# 16 Acre Shopping Center Help needed



## J HIsch (Nov 13, 2003)

Okay, we have 4 plow trucks and 2 sub contractors with backhoes. I supply a 12" pusher box to one. I know on average we can clear 1.1 acres per hr per truck on a 2-4 inch snowfall. I put my bid in at 8 hours to clear it. with 3-5 pieces on the property at a time. Question I have for a seasoned vetern is I started my per push price at 3600.00 and 1850.00 on salting. Does this seem to be in the ballpark? This is a open shopping center


----------



## DugHD (Nov 1, 2005)

wow , 16 acres! That must be mall of america.


----------



## MickiRig1 (Dec 5, 2003)

_Price wise I would not even know_.
But be care full with this bid, make sure it's all spelled out. You would have huge amounts of snow to move around and pile away from traffic areas. Back hoes with one box may not do the trick. Big snows quickly slow down the trucks ability to move snow and add to the volume to be piled. You may have to remove snow too.

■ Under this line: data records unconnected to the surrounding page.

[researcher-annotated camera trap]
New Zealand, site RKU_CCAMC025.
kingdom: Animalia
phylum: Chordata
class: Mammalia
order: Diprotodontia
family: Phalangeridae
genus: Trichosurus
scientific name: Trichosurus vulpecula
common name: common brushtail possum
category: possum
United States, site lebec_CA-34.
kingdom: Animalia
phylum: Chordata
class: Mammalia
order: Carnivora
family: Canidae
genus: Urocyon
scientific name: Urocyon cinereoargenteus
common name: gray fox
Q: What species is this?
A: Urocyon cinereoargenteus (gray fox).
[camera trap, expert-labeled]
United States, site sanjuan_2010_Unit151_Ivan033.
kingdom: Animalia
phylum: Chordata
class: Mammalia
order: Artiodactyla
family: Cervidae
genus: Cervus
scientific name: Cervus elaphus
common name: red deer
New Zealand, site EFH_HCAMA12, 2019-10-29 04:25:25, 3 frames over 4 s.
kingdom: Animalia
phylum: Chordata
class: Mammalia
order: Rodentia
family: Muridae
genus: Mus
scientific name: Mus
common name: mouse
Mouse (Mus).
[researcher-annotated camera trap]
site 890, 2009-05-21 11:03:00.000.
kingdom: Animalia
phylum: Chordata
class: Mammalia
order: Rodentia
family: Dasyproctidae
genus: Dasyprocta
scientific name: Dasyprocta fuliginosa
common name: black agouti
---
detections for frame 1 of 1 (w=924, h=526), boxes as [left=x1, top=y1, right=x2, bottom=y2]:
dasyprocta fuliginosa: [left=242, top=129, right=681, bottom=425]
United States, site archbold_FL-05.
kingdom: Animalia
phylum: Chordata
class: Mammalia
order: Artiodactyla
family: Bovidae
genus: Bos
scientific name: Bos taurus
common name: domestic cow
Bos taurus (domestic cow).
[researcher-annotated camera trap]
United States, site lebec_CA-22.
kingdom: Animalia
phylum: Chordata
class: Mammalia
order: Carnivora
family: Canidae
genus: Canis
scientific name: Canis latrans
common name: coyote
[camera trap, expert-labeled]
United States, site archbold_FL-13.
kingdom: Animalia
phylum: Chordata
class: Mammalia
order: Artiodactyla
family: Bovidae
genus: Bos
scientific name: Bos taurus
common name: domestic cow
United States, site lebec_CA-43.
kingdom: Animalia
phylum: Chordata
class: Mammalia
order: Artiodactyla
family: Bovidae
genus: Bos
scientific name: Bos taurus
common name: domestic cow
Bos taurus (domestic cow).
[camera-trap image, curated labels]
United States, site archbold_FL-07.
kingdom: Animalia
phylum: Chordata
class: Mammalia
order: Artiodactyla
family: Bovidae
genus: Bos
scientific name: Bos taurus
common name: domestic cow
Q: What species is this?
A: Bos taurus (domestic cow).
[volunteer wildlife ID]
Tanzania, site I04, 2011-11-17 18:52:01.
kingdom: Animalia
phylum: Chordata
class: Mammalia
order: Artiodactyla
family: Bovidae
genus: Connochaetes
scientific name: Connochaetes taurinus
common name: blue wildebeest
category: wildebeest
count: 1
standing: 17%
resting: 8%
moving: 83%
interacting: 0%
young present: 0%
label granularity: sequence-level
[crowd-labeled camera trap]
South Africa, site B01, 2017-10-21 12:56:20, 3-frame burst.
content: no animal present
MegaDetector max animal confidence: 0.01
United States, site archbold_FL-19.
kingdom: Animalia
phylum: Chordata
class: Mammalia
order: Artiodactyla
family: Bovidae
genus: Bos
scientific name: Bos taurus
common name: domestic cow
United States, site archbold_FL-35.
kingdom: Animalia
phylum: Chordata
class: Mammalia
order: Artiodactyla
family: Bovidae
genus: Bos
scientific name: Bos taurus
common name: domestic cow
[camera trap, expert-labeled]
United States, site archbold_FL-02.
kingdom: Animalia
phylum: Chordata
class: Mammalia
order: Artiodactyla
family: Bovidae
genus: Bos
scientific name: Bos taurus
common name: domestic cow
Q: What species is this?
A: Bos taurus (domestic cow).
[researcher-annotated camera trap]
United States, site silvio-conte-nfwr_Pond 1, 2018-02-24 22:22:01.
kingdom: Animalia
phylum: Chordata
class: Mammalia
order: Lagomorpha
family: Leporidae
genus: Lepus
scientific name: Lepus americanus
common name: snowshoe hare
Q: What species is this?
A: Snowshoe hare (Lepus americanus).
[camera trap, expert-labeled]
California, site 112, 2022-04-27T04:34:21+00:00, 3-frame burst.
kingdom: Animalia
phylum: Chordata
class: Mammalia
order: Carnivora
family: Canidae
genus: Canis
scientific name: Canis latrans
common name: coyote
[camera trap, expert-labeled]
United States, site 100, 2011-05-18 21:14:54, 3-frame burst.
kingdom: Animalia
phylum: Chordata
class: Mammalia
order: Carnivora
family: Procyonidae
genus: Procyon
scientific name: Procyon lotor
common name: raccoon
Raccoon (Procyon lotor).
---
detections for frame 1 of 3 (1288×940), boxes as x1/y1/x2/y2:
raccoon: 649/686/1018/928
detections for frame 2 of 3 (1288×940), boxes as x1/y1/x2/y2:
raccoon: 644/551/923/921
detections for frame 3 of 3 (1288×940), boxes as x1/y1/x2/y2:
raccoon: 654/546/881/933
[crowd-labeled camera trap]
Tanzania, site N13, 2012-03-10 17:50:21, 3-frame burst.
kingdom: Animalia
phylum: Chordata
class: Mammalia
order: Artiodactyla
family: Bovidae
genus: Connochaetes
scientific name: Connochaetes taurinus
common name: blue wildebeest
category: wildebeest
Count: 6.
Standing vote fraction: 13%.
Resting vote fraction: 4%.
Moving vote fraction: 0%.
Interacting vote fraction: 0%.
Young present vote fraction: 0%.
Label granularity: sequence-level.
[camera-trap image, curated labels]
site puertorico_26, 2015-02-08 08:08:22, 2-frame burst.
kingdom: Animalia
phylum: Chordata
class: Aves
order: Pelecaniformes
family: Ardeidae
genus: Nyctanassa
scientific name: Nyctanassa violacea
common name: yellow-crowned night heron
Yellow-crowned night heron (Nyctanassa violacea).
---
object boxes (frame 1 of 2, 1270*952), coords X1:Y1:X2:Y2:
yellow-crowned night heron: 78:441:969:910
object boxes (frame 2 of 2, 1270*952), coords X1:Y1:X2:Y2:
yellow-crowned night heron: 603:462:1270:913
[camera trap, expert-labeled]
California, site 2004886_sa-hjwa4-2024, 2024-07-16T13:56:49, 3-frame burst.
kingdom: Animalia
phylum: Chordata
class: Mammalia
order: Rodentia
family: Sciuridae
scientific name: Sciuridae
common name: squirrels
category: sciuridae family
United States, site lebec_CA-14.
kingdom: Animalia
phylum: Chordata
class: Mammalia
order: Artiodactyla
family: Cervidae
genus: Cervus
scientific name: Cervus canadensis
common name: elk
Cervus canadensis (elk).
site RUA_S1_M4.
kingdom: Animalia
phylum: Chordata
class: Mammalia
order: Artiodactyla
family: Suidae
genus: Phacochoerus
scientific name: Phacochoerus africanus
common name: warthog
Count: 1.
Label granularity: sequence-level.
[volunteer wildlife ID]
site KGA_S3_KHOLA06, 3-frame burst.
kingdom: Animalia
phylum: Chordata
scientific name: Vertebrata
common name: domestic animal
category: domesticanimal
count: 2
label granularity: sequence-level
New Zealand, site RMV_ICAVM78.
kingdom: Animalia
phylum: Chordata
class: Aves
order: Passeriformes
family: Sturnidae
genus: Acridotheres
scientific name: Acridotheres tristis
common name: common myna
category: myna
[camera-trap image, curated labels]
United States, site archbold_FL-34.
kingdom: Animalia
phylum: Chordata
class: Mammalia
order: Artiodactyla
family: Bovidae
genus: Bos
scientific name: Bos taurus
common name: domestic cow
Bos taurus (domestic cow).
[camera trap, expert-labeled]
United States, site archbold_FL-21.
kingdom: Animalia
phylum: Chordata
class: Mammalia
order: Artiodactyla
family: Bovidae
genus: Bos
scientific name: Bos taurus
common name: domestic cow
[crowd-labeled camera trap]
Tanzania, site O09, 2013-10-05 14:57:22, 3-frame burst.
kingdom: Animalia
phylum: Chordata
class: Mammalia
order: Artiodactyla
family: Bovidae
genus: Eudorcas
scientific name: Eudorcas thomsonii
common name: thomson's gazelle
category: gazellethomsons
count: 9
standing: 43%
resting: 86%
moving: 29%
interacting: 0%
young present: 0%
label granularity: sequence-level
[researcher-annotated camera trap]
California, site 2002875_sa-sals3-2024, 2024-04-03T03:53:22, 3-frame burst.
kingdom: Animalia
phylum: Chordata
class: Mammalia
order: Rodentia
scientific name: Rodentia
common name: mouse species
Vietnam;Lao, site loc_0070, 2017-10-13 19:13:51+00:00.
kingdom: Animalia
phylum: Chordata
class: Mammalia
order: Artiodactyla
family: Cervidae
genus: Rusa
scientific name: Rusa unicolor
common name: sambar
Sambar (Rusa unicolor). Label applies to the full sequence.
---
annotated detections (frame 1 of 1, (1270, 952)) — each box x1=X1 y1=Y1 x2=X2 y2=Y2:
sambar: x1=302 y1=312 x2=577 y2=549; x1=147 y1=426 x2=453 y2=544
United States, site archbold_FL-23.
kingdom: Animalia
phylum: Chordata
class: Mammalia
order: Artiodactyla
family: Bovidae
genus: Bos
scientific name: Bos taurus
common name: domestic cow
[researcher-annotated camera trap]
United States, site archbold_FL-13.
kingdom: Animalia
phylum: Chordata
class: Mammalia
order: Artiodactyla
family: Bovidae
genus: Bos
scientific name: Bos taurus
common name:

Another cost, loader, dump truck's & employee time!
Most big malls around me use loaders with push boxes. they make HUGE MOUNTAINS of snow about every 150 yards. 
( Then you see some idiot new to 4X4 that tries to climb them and breaks thru and gets stuck )
One even uses 6 X 6 cement mixers with huge highway plows to clear vast unobstructed areas of parking. They can pile it away from everything so they get away with it.


----------